> [To do]
a - Answer these questions about the cooking text below:
(i) How long is the spinach cooked in the black eyed peas recipe?
(ii) What does the writer name as a favorite condiment in the world?
(iii) Which greens did the writer buy for the chopped salad?
b - Reproduce the part of the cooking text below starting with "tomatoes -- half" and going on through "tasted even better.".

> [Text segment]
+---+

I got some ideas from my Mark Bittman cookbook, and then I just started throwing stuff together.
Black Eyed Peas
1/2 onion, chopped
2 cloves garlic, minced
2-3 tbs olive oil
1 can black eyed peas
1 tbs paprika
1 tsp salt
2 handfuls of spinach
How I do it:
In a saute pan, heat the olive oil over medium heat. Add the onions and garlic and cook until they are translucent. Add the paprika and stir it in. Drain and rinse the black eyed peas and add them to the pan. Cook until they are heated. Then add the handfuls of spinach and cover the pan. Cook only for 2-3 minutes until the spinach is wilted.
This can be eaten alone, over a grain like rice, or over a chopped salad.
My favorite condiment in the world is salsa. I would happily put salsa on everything.
And so I decided on Friday night to make salsa. This picture is of my first version. I just made it with the stuff I had in the fridge. Then when I was grocery shopping I realized a couple of the things that would give it a little more color and pizazz. Because really, you might as well eat with pizazz.
tomatoes -- half a box of cherry tomatoes or 2-3 roma tomatoes. Try to get some with some flavor.
1/4 red onion
1/4 green pepper
1 clove garlic
the juice from 1/2 lime
small bunch of parsley or cilantro
1 tbs olive oil
How I did it:
I chopped everything up in a small dice, as small as I could manage. I put it all in a bowl, squeeze the lime juice over it, added the salt and olive oil and then stirred it.
I let it sit in the fridge for a little while and it tasted even better.
I started feeling like I needed to eat more raw vegetables. I know it probably sounds completely ridiculous to say that I need to eat more vegetables, because that's practically all I eat. But it is almost, sort of, trying hard to become spring -- although here in the middle, we keep suffering setbacks to spring that always come in the form of snow -- and I have been feeling like the winter food I have been eating wasn't cutting it anymore.
So I started an experiment.
I read an article in the newspaper about how wonderful chopped salads are. Rather than large chunks of lettuce and other goodies, everything is chopped up really fine. According to the author this is absolutely the best.
So I went and bought all the types of greens I can eat -- romaine lettuce, iceberg lettuce, spinach, and kale. I got out my biggest bowl, and chopped everything up really small. I tossed the bowl in the bottom drawer of my fridge, and hoped that would keep everything inside pretty fresh.
It did. I ate this salad all week long.
Sometimes I dressed the salad with olive oil and lemon juice. A lot of the time I just poured/placed whatever I was having for lunch -- the heavy winter food -- on top. It was great with the black eyed peas, the lentils, and even the navy bean and rice soup.

+---+

> [Provided material]
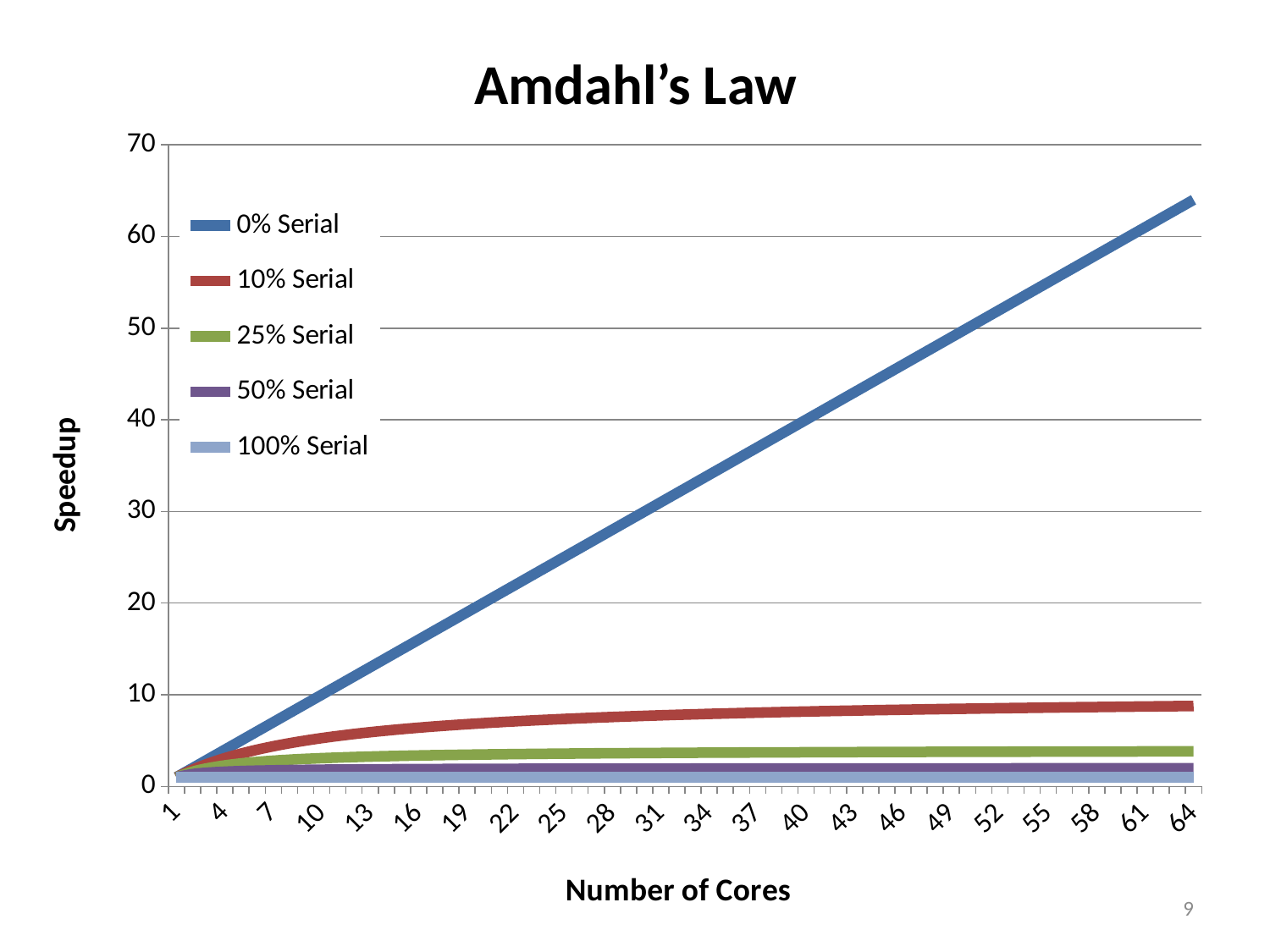
What kind of chart is shown on the slide? line chart Is the speedup for 0% Serial at 31 cores greater or less than 20? greater Is the speedup for 50% Serial at 64 cores greater or less than 10? less What is the label of the x axis? Number of Cores Is the speedup for 10% Serial at 64 cores greater or less than 10? less Does the speedup for 0% Serial rise or fall as the number of cores increases? rises At 64 cores, which series has the larger speedup, 10% Serial or 25% Serial? 10% Serial What is the title of the chart? Amdahl's Law Which series has the highest speedup at 64 cores? 0% Serial How many series does the legend list? 5 Which series has the lowest speedup at 64 cores? 100% Serial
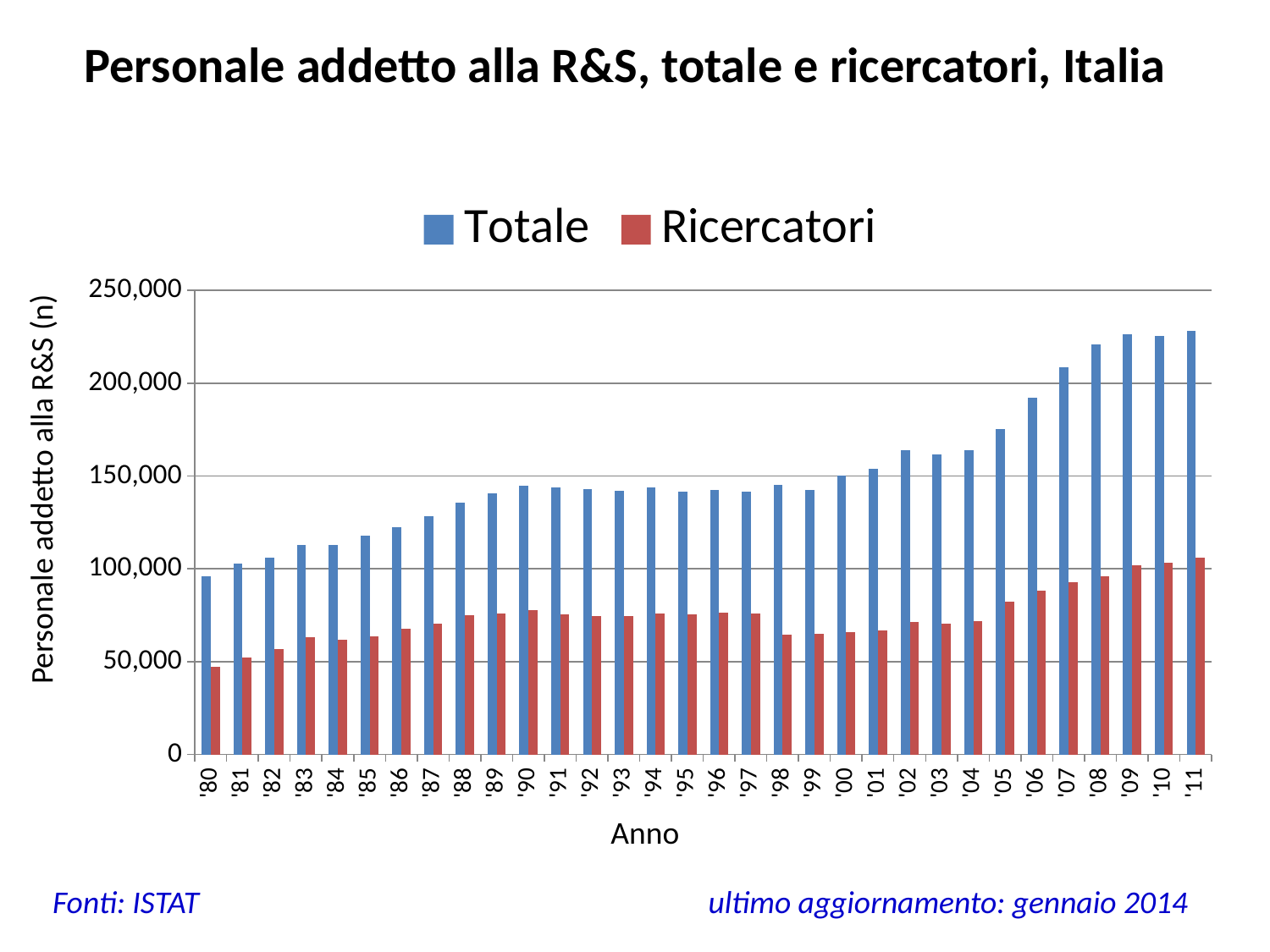
Is the value for Totale in '85 greater or less than 100,000? greater Which year has the lowest value for Ricercatori? '80 Does the Totale series generally rise or fall from '80 to '11? rise Is the value for Totale in '06 greater or less than 150,000? greater Which is larger, the Totale value in '90 or the Totale value in '80? '90 Is the value for Ricercatori in '90 greater or less than 50,000? greater Which year has the lowest value for Totale? '80 How many series does the legend list? 2 How many years are shown on the x axis? 32 What kind of chart is shown on the slide? bar chart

+---+

> [Your responses]
a -
(i) Only 2-3 minutes, until the spinach is wilted.
(ii) Salsa.
(iii) Romaine lettuce, iceberg lettuce, spinach, and kale.

b -
tomatoes -- half a box of cherry tomatoes or 2-3 roma tomatoes. Try to get some with some flavor.
1/4 red onion
1/4 green pepper
1 clove garlic
the juice from 1/2 lime
small bunch of parsley or cilantro
1 tbs olive oil
How I did it:
I chopped everything up in a small dice, as small as I could manage. I put it all in a bowl, squeeze the lime juice over it, added the salt and olive oil and then stirred it.
I let it sit in the fridge for a little while and it tasted even better.